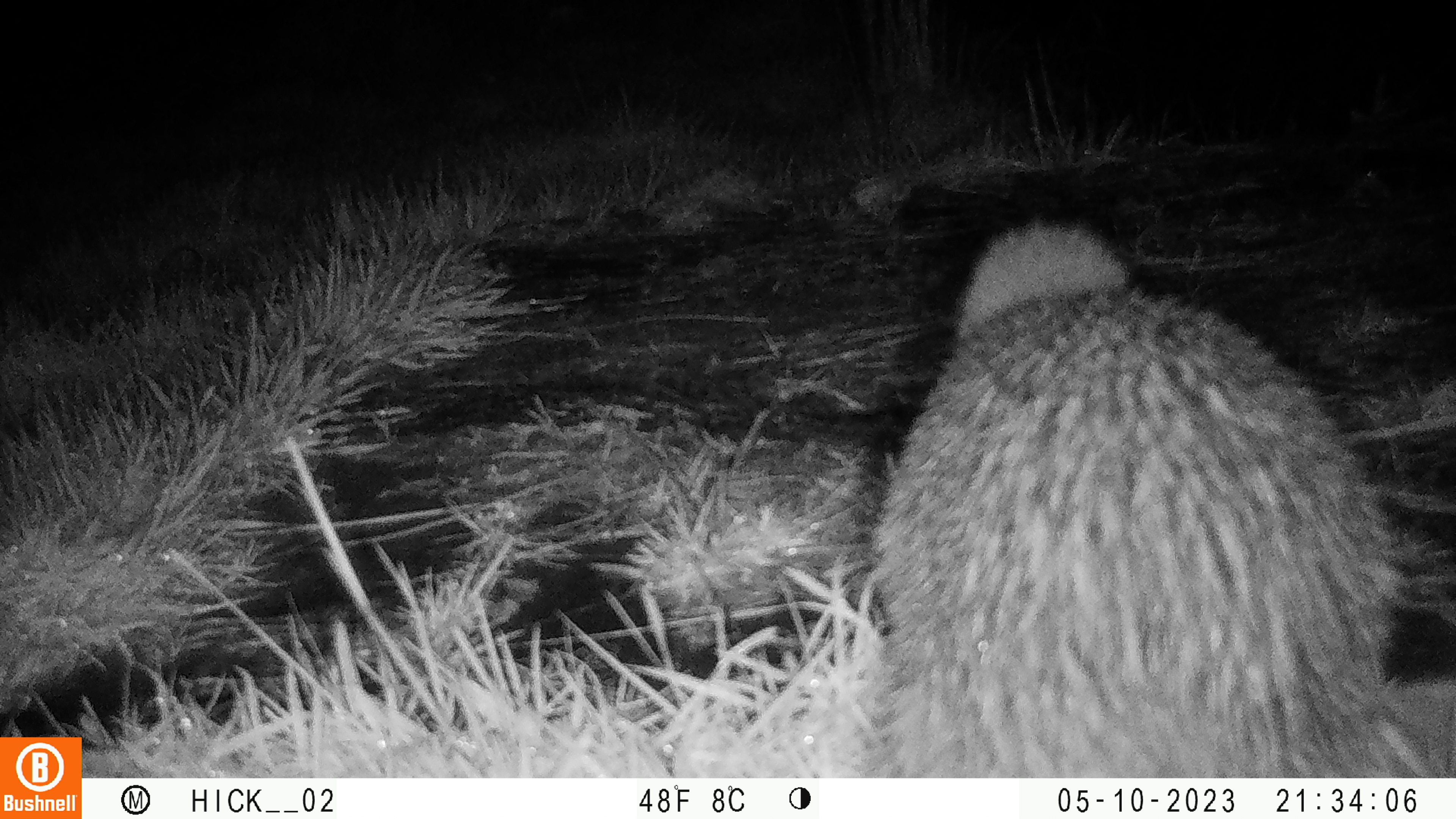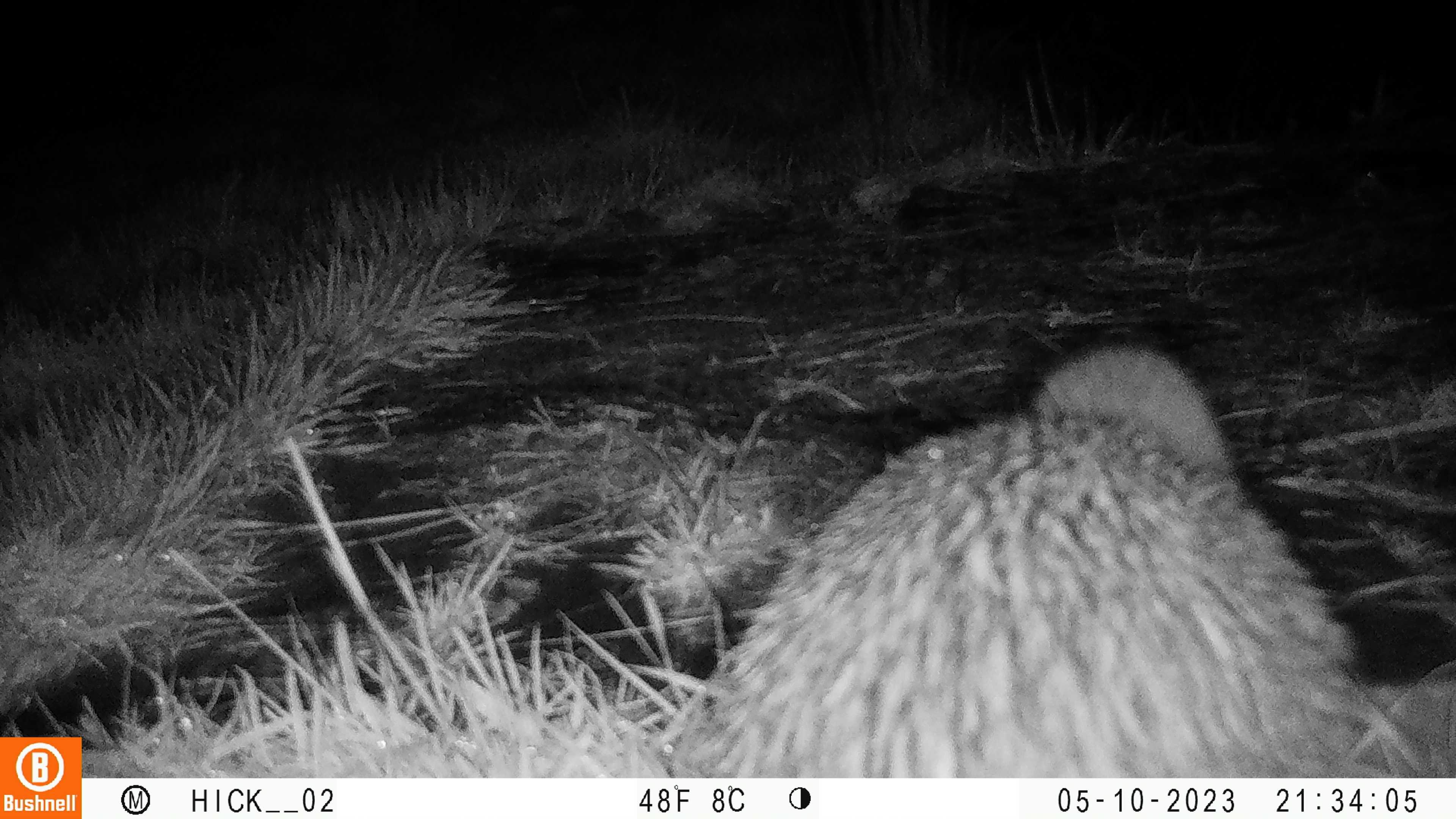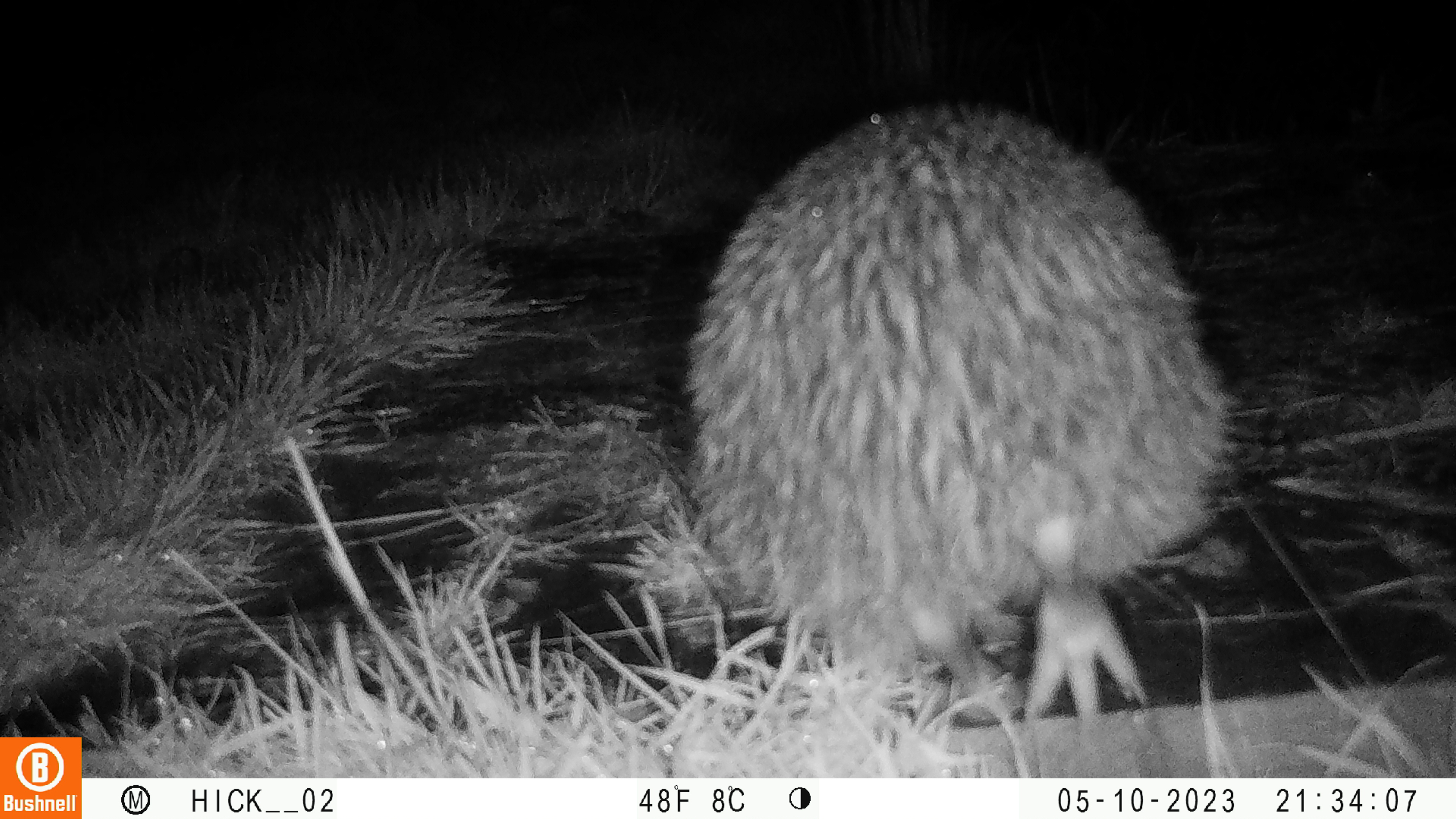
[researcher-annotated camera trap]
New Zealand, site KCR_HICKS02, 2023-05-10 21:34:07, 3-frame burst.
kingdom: Animalia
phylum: Chordata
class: Aves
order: Apterygiformes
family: Apterygidae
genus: Apteryx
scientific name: Apteryx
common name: kiwi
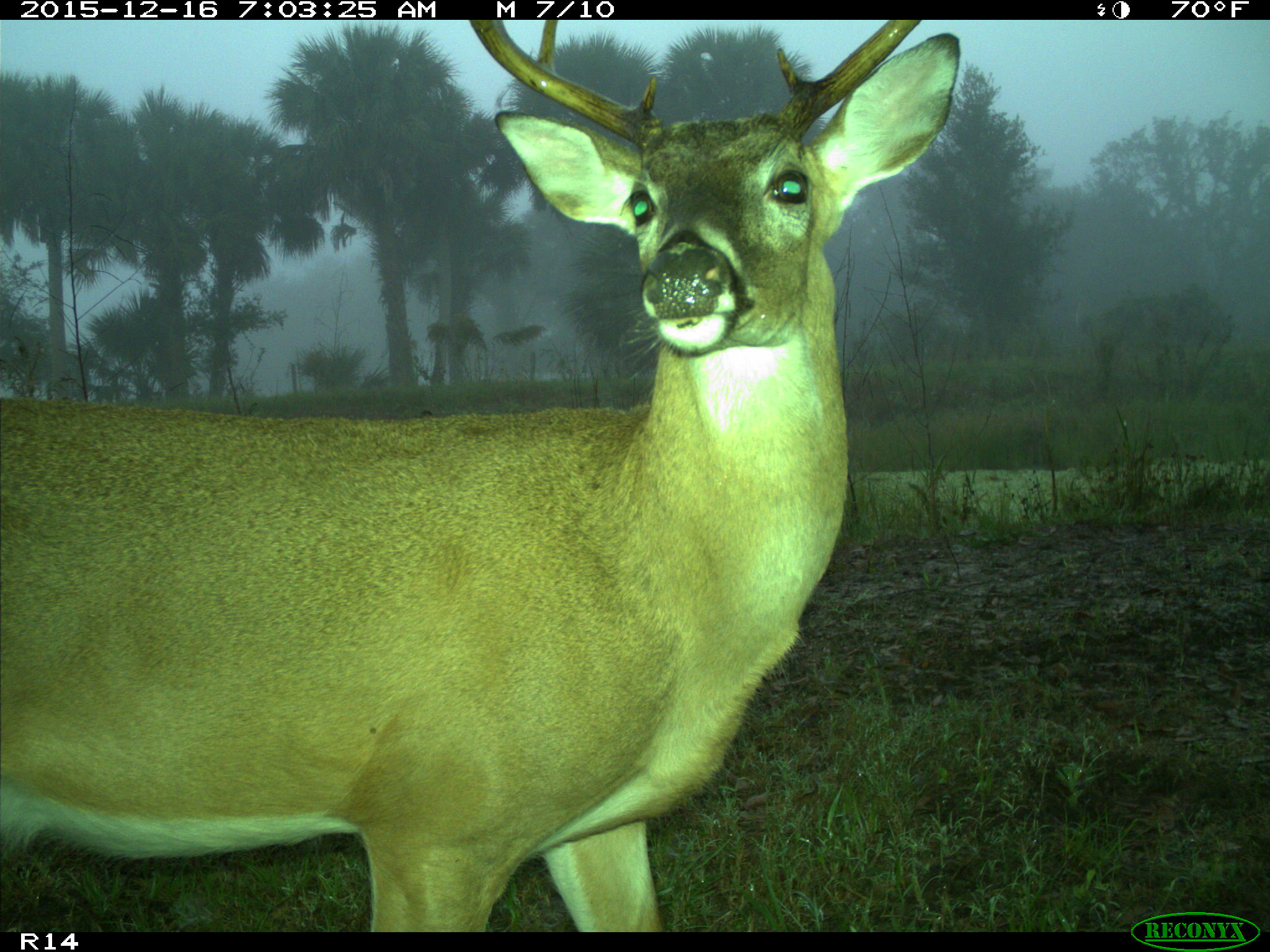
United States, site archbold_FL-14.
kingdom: Animalia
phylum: Chordata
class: Mammalia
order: Artiodactyla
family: Cervidae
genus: Odocoileus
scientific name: Odocoileus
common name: deer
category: unidentified deer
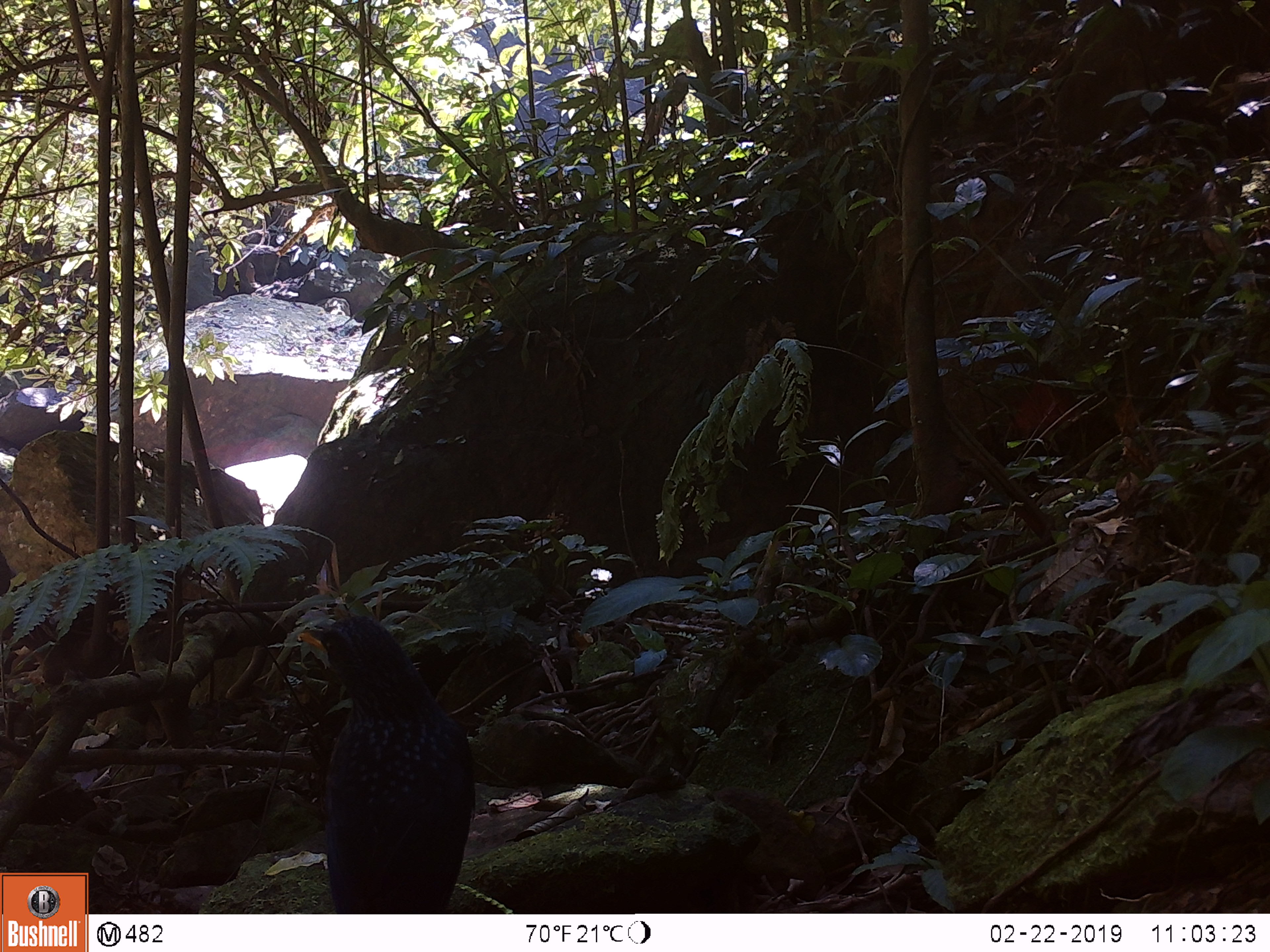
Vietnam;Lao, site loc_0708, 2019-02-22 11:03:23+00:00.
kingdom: Animalia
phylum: Chordata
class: Aves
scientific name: Aves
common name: bird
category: unidentified bird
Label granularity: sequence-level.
___
## YOUR ASSIGNMENT
From the records given above, copy all lines containing "common".

## RESPONSE
common name: kiwi
common name: deer
common name: bird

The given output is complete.